Excerto do documento:
Num comunicado emitido esta quarta-feira, a organização humanitária internacional assinala que “embora o conflito tenha ocorrido desde 2017, recebeu muito pouca atenção política dos governos regionais ou atores internacionais - exceto aqueles interessados nas reservas de gás de Moçambique ou contratos militares privados”.
“Muito menos atenção tem sido dada ao número crescente de pessoas deslocadas - agora mais de 700.000 - e à crítica crise humanitária que a província enfrenta”, escrevem os Médicos Sem Fronteiras.
De acordo com Jonathan Whittall, diretor do Departamento de Análise da organização, “Cabo Delgado pode não ser um conflito esquecido, mas certamente é uma crise humanitária negligenciada”.
“E agora, com a atenção da região da SADC e dos apoiantes internacionais do governo moçambicano fixados quase exclusivamente na ‘luta contra o terrorismo’, as soluções propostas podem mais uma vez ignorar a necessidade urgente de salvar vidas e aliviar o sofrimento de dezenas de comunidades afetadas pelo conflito”, alerta Whittall.
O responsável dos Médicos Sem Fronteiras refere ainda que, “embora as razões para este conflito possam ser multifacetadas e complexas, as consequências da violência são extremamente simples: medo, insegurança e falta de acesso às necessidades básicas de sobrevivência, incluindo comida, água, abrigo e cuidados de saúde urgentes”.

Ações a realizar:
1. No excerto sobre Cabo Delgado, que cargo ocupa Jonathan Whittall nos Médicos Sem Fronteiras?
2. Passe para inglês esta frase do excerto sobre Cabo Delgado: «De acordo com Jonathan Whittall, diretor do Departamento de Análise da organização, “Cabo Delgado pode não ser um conflito esquecido, mas certamente é uma crise humanitária negligenciada”.»
Os registos provêm de outra fonte.

Registos fornecidos:
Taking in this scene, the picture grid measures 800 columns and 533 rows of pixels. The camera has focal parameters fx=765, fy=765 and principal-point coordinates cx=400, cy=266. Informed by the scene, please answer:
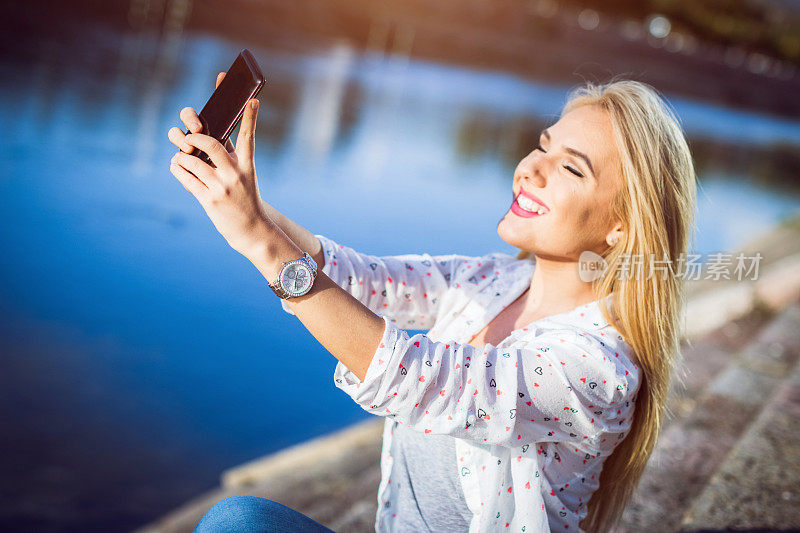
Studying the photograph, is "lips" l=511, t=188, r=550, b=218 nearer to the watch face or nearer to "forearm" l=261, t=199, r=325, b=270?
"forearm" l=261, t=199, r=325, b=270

--

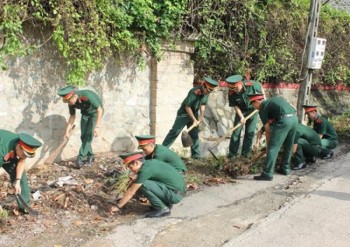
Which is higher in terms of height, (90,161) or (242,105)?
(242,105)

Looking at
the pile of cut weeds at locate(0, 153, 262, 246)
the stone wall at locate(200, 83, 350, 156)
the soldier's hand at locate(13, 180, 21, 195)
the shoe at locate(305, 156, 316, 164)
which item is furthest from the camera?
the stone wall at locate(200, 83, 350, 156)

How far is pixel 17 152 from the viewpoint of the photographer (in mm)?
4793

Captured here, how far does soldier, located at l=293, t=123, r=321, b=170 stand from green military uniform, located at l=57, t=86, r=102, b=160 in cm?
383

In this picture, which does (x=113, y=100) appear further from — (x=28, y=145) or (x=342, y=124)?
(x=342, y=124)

---

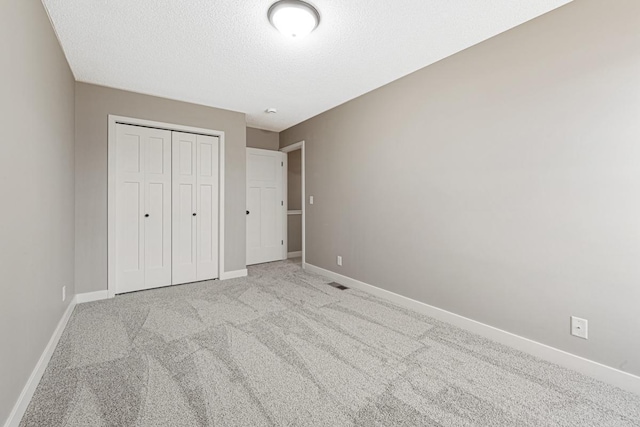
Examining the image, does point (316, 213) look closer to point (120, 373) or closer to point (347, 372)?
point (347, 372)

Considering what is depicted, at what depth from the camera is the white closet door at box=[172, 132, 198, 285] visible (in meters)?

Resultados esperados:
1. É diretor do Departamento de Análise da organização.

2. According to Jonathan Whittall, director of the organization's Analysis Department, "Cabo Delgado may not be a forgotten conflict, but it is certainly a neglected humanitarian crisis."